Exercise requirements
Beneath this sentence is a listing. Return its lines from the one containing "of Indiana |" through the last, exactly, and omit the pictures.
= Beginning of Section =
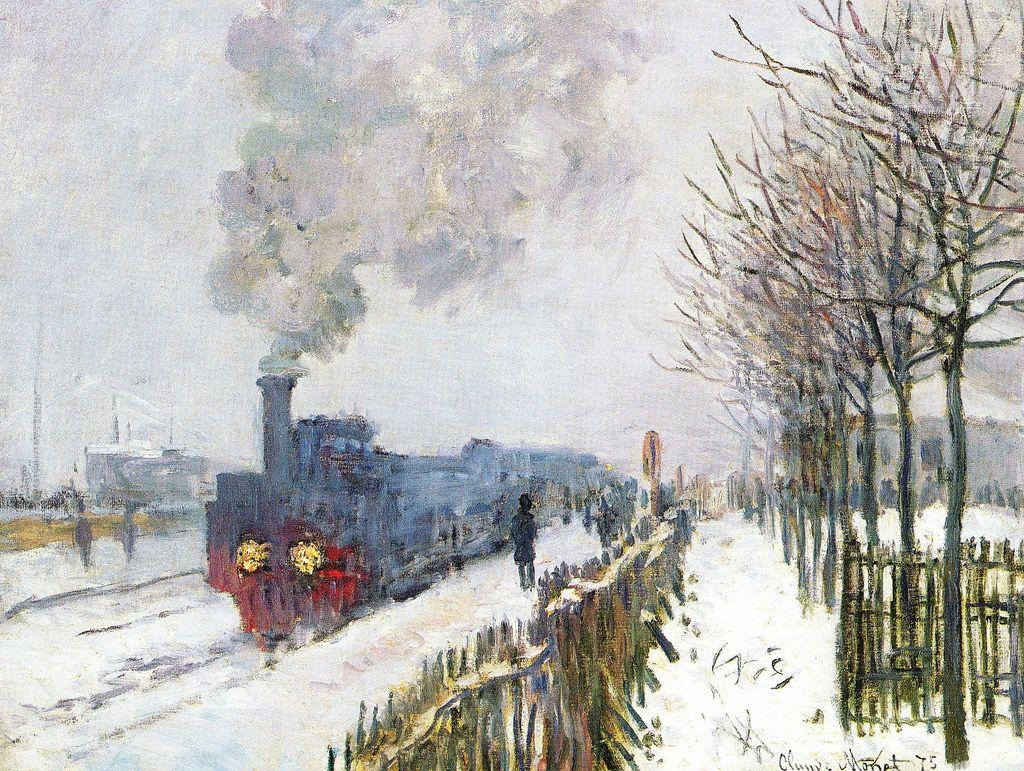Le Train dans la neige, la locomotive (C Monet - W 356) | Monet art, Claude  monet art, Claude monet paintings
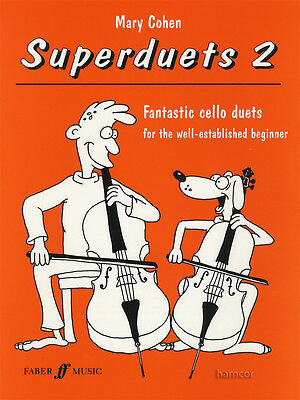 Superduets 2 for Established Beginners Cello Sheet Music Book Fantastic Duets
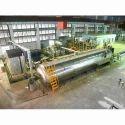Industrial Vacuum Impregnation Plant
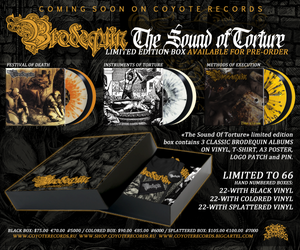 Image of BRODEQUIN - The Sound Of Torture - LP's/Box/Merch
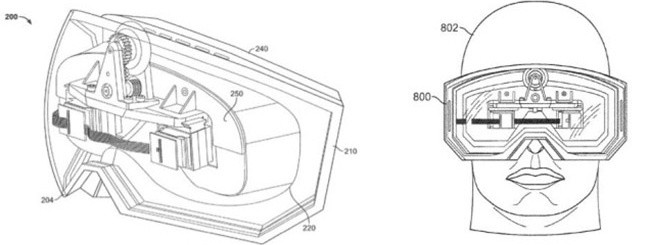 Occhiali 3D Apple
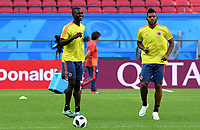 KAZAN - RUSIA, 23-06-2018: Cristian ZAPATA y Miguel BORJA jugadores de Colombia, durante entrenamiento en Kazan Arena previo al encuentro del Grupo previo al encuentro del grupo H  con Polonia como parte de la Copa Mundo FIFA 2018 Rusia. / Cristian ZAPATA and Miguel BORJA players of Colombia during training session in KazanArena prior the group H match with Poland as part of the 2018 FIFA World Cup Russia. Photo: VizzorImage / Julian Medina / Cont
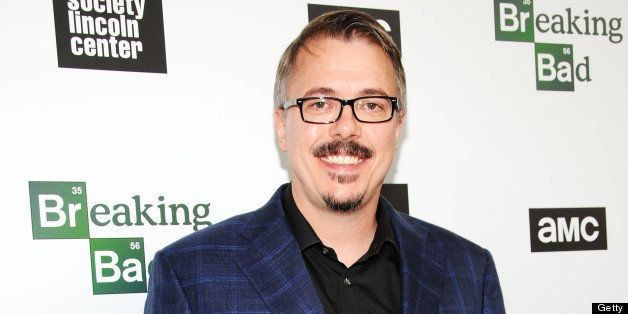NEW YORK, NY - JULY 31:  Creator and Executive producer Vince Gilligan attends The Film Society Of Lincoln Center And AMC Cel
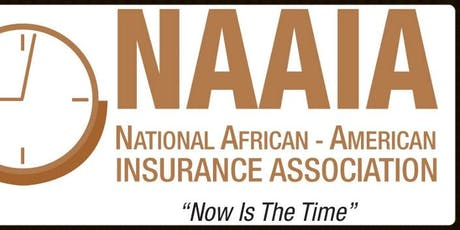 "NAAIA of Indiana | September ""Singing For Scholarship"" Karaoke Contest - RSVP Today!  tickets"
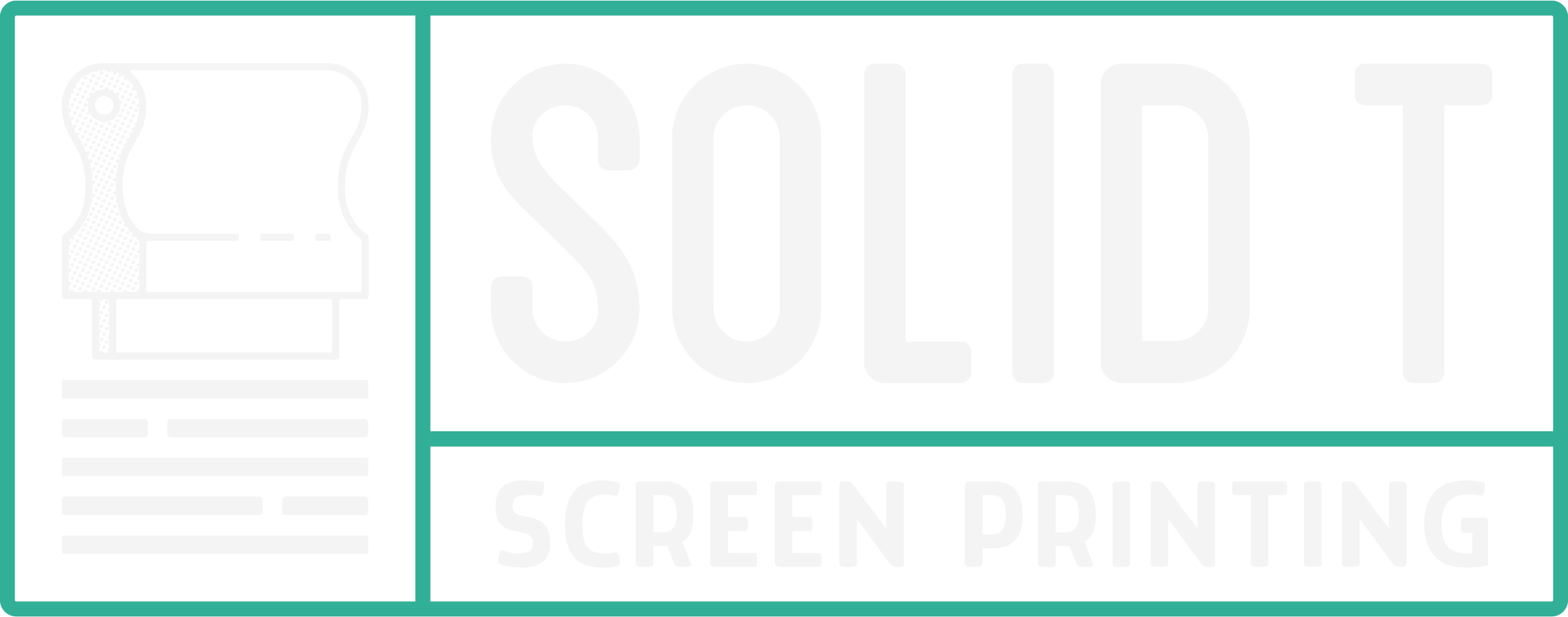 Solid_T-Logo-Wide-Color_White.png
= End of Section =
Output for this task
 "NAAIA of Indiana | September ""Singing For Scholarship"" Karaoke Contest - RSVP Today!  tickets"
 Solid_T-Logo-Wide-Color_White.png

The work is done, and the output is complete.